L'opera prese forma da qualcosa, così come l'idea che la generò. Tutto prese forma dalla terra, mare, tela grezza, una materia. Tutto nasce da un qualcosa che già esiste, materia ex qua quaeque res efficitur- la materia di cui ogni cosa è costituita- è arte.Sì, perchè arte è già solo l'idea dell'opera che si andrà a creare. Non importa se si parte da una fusione o da oggetti di uso comune, è il concetto di per sè che racchiude tutto il valore dell'atto

Ovidio narrò tutta la storia dall'origine del mondo, per non permettere agli "spettatori del futuro" di ignorare i fatti antistanti, per esistere grazie alla coscienza comune. Infatti così esordiva "A narrare il mutare delle forme in corpi nuovi mi spinge l'estro": è qui racchiuso tutto.
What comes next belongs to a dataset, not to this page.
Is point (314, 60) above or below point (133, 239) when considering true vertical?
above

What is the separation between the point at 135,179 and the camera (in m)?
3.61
Ogni cosa è pre-esistente ma è proprio il genio del mutare la forma di un corpo in essere che spinge la mente a elaborare. Dall'osservare allo sperimentare, dalla materia alla forma per saziare la voglia di conoscenza e placare lo studio.
"mole informe e confusa, non più che materia inerte, una congerie di germi differenti di cose mal combinate fra loro"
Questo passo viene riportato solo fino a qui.